This discourse of invasion, needless to say, has its counterpart in China. Anti-Japanism draws not only on memories of Japanese invasion and wartime atrocities, but also on Japan’s refusal since the nineteenth century (if not for centuries) to accept its position as “younger brother” within a Sinocentric regional order, as well as on contemporary geopolitics and the social ferment of life under CCP rule. Since the 1980s, protests have repeatedly arisen in response to Japanese prime ministers' provocative visits to Yasukuni Shrine as well as over revisionism in Japanese history textbooks. The 1990s saw the first eruption of the conflict over the Diaoyu/Senkaku islands, which intensified in the new millenium. These and other developments, including Japan's efforts to obtain a permanent seat on the United Nations Security Council, set the stage for a particularly powerful wave of urban anti-Japanese protests in April 2005, and again in 2012.
Since the 1989 Tiananmen Square (June Fourth) Incident, the CCP has also been actively “inculcat[ing] a view of Japanese as the paradigmatic ‘devils’” in “patriotic education” campaigns to combat what officials described as “hostile international forces [that] have further intensified ideological and cultural infiltration among our nation’s younger generations.” As William A. Callahan has noted, regardless of Japan’s post-1945 history as a nation under a “Peace Constitution,” “the image of a barbaric militarized Japan continues to be circulated in Chinese texts as a way of securitizing China against Japan” – of effecting “a productive cultural governance that further institutionalizes the borders between the self and the Other, between patriotic citizens and foreign enemies.” Writing in 2007, Callahan observed that “this state-driven security narrative has been internalized by the Chinese public – who themselves now police public discourse about Japan with a vengeance.”
The gendered character of this securitization project is most striking in the official historiography and public memory of the Nanjing massacre or “Rape of Nanking,” the six-week spree of murder, rape, looting, and other acts of terror that accompanied the Japanese army’s entry into the Republican capital in December 1937. By depicting China as a feminine victim of sexual violence or emasculated male victim of beheading, these accounts produce an opposite image of China as militarized, masculine agent of victory and national redemption. “[F]eminine victim and masculine hero are not exclusive opposites,” notes Callahan; “each is necessary to constitute the other in the production of the symbolic coherence of (Chinese) identity.” Indeed, as this module has shown from the Japanese side, the gender politics of feminine victim and patriarchal masculine hero, as well as the ambivalences that such polarized constructions incite, are crucial to any understanding of the history of Sino-Japanese relations in the modern era.

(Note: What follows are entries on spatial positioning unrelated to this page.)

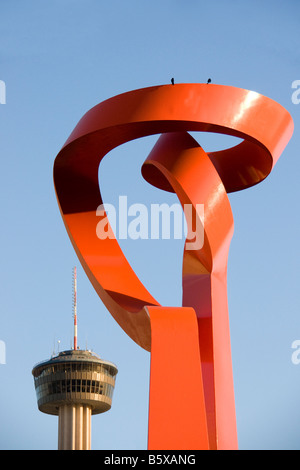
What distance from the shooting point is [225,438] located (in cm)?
2128

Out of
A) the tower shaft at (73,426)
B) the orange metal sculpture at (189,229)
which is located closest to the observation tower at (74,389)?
the tower shaft at (73,426)

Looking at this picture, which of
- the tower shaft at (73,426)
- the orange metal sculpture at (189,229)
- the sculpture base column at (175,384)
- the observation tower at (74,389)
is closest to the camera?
the sculpture base column at (175,384)

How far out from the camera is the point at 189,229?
23.5 m

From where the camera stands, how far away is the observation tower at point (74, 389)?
86.3m

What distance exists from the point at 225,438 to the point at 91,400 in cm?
6907

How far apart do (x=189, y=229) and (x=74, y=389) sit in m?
66.6

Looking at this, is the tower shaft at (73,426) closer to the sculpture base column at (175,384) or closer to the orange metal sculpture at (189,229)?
the orange metal sculpture at (189,229)

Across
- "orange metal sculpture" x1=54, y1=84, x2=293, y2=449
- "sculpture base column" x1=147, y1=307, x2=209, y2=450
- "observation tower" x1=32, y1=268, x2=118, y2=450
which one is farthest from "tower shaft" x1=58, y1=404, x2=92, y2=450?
"sculpture base column" x1=147, y1=307, x2=209, y2=450

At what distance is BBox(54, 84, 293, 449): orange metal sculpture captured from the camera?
20.0m

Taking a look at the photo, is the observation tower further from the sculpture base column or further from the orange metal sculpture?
the sculpture base column

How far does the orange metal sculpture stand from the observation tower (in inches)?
2470

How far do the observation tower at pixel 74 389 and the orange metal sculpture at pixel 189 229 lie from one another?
6273 centimetres

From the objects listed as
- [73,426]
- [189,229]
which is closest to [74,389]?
[73,426]
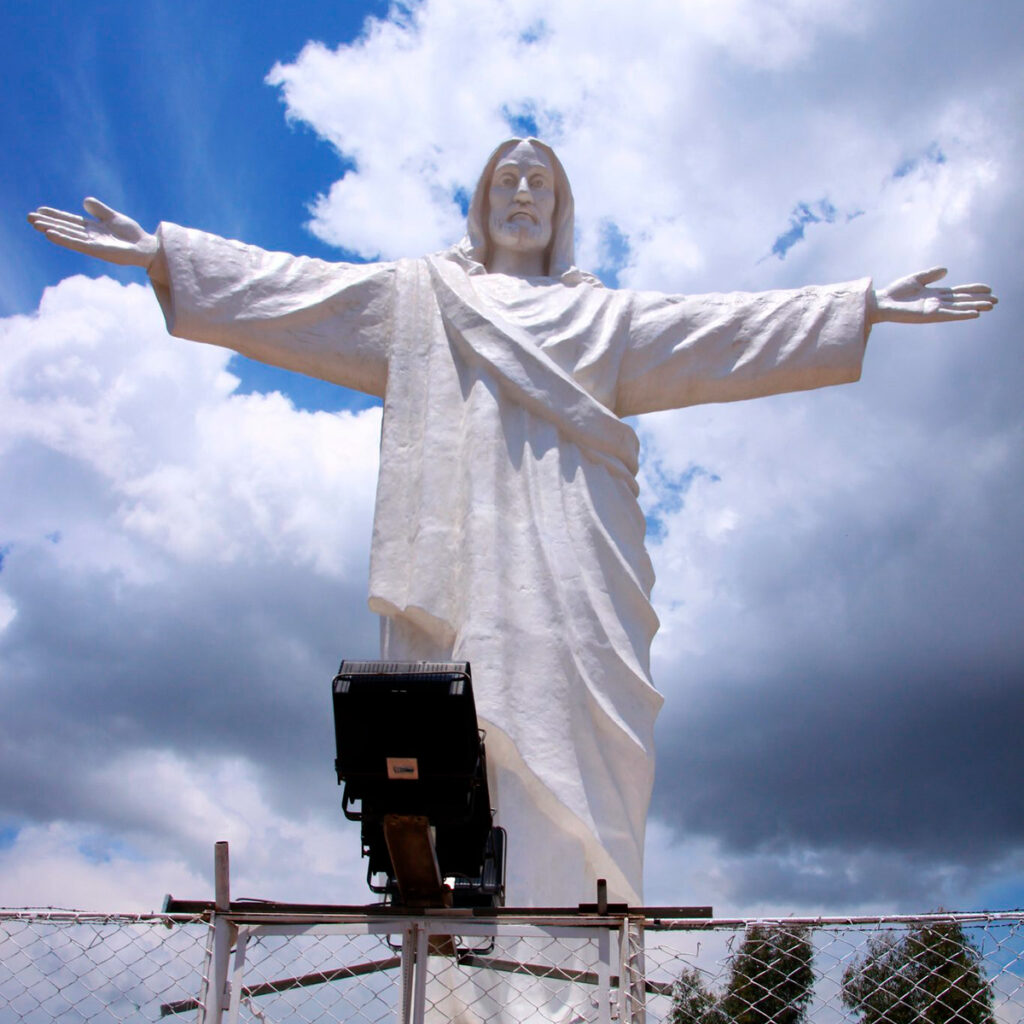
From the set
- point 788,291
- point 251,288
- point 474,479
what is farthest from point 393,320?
point 788,291

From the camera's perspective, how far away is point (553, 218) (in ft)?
29.5

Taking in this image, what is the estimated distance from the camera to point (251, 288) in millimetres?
7906

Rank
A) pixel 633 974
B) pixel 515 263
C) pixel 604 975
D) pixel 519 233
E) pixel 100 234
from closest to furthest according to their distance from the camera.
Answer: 1. pixel 604 975
2. pixel 633 974
3. pixel 100 234
4. pixel 519 233
5. pixel 515 263

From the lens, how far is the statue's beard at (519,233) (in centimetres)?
868

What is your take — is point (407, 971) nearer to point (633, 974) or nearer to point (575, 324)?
point (633, 974)

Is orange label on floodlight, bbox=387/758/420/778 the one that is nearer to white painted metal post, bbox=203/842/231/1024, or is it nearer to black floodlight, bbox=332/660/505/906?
black floodlight, bbox=332/660/505/906

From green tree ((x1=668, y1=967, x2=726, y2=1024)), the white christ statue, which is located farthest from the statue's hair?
green tree ((x1=668, y1=967, x2=726, y2=1024))

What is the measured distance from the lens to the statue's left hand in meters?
8.00

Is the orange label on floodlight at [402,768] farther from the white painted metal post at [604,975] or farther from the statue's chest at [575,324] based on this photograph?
the statue's chest at [575,324]

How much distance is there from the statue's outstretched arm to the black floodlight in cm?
506

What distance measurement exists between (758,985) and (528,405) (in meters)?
4.54

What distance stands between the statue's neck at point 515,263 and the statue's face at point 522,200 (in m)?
0.05

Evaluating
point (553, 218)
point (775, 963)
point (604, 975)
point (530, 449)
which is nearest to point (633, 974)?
point (604, 975)

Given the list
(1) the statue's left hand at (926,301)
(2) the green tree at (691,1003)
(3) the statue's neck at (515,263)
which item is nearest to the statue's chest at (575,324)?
(3) the statue's neck at (515,263)
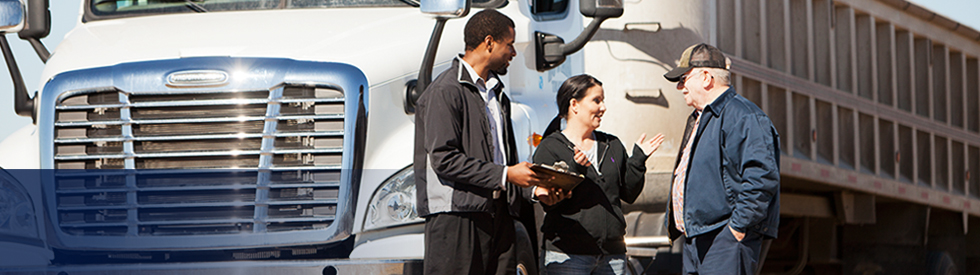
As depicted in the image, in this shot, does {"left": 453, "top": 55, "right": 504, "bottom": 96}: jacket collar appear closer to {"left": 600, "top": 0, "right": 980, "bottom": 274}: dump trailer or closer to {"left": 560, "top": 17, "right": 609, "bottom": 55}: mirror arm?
{"left": 560, "top": 17, "right": 609, "bottom": 55}: mirror arm

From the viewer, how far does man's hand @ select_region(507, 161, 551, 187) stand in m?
3.43

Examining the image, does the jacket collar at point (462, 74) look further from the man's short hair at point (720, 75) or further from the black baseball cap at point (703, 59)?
the man's short hair at point (720, 75)

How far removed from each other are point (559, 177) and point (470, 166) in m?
0.33

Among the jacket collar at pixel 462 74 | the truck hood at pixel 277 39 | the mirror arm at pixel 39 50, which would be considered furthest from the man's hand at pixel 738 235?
the mirror arm at pixel 39 50

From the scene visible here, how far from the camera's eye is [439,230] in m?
3.46

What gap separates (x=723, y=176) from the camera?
3609 millimetres

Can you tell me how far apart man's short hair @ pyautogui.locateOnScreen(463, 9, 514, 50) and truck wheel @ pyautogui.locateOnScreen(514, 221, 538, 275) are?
81cm

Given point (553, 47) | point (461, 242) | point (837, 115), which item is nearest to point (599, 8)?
point (553, 47)

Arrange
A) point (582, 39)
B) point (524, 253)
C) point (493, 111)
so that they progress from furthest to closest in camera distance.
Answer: point (582, 39) → point (524, 253) → point (493, 111)

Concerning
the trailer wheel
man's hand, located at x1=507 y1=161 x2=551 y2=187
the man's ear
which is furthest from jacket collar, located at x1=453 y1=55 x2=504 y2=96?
the trailer wheel

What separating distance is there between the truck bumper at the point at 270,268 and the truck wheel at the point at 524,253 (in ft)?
1.60

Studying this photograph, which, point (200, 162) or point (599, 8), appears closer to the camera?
point (200, 162)

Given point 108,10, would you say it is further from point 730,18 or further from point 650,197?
point 730,18

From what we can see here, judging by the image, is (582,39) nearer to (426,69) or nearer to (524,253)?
(426,69)
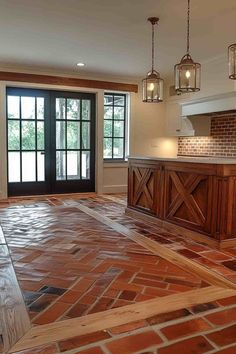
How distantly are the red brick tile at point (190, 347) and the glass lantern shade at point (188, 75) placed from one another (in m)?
2.39

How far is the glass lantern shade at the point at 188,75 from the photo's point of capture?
10.5 feet

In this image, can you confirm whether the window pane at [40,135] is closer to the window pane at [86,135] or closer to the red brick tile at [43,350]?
the window pane at [86,135]

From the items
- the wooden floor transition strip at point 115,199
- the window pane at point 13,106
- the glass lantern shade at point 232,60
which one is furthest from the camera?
the window pane at point 13,106

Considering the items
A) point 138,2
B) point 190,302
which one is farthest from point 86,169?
point 190,302

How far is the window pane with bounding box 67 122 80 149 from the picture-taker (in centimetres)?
665

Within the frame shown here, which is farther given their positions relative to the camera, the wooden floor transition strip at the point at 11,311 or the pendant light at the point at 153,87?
the pendant light at the point at 153,87

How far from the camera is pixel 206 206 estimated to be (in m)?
3.33

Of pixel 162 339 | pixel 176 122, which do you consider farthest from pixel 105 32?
pixel 162 339

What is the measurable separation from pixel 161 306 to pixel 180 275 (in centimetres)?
56

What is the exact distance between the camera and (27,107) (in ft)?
20.6

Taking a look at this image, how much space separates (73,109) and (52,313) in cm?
527

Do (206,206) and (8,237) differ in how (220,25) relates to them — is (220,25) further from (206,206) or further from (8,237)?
(8,237)

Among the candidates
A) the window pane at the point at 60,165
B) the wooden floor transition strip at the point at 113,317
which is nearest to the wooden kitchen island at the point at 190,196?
the wooden floor transition strip at the point at 113,317

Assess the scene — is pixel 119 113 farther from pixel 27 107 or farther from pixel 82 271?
pixel 82 271
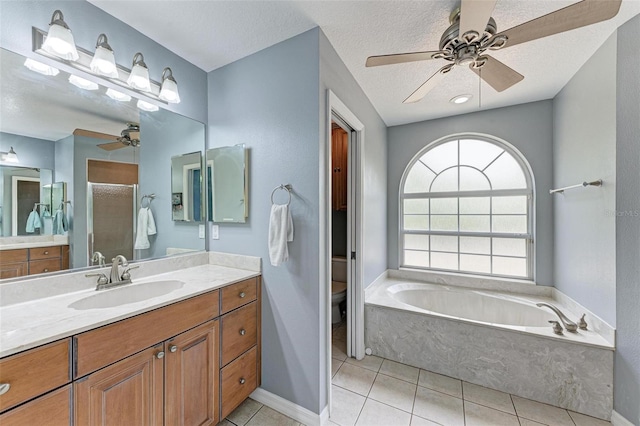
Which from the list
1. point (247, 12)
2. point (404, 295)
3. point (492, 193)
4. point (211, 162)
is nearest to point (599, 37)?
point (492, 193)

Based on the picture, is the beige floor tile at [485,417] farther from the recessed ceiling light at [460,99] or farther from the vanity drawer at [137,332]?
the recessed ceiling light at [460,99]

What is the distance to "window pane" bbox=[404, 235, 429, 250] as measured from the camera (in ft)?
10.1

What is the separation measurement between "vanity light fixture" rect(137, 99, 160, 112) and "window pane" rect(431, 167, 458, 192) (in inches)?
113

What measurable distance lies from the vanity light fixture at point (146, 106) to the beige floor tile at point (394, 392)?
8.25ft

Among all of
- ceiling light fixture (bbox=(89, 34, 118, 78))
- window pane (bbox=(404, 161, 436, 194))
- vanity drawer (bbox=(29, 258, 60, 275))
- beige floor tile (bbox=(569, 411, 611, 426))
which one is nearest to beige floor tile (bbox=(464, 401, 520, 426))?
beige floor tile (bbox=(569, 411, 611, 426))

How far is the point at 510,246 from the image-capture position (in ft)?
8.87

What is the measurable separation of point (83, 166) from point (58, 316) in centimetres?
83

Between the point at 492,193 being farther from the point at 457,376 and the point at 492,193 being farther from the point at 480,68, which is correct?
the point at 457,376

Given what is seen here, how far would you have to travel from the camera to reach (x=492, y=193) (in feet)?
9.07

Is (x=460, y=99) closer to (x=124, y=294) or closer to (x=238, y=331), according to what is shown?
(x=238, y=331)

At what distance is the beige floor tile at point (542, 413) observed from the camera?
1596 millimetres

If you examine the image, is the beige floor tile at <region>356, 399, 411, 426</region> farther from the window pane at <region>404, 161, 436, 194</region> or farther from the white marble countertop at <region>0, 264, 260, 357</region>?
the window pane at <region>404, 161, 436, 194</region>

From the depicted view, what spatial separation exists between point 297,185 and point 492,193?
2379 mm

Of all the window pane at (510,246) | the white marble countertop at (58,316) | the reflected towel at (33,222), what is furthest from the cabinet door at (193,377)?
the window pane at (510,246)
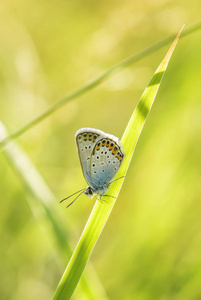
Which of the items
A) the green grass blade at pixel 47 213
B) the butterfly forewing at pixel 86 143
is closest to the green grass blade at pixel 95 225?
the green grass blade at pixel 47 213

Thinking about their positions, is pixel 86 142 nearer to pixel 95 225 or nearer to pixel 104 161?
pixel 104 161

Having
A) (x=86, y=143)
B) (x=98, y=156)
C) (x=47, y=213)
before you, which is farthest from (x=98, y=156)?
(x=47, y=213)

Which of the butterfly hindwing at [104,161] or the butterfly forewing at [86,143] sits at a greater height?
the butterfly forewing at [86,143]

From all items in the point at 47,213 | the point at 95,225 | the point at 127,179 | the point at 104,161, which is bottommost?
the point at 95,225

However, Surveys also show that a growing number of Chinese are gaining new views of Japan due to their decreasing reliance on television and increasing use of mobile technologies as a source of information, and to their own experiences of traveling there. In Japan as well, efforts have been made to combat Sinophobia. Still, despite increasing economic ties and travel between the two countries, the Japanese right, led by Prime Minister Abe Shinzō, has pushed a hard line on territorial issues and, in historian Matthew Penney’s words, “tied it to a generalized discourse of ‘national crisis’” that has adversely affected media treatments of the Sino-Japanese relationship. Japan’s conservative leadership depends on such rhetoric to sustain its support among crucial domestic constituencies. The Chinese government, similarly attentive to popular sentiment as it negotiates its own relationship to a society experiencing massive socioeconomic dislocations, has not slackened on its denunciations of Japan’s positions.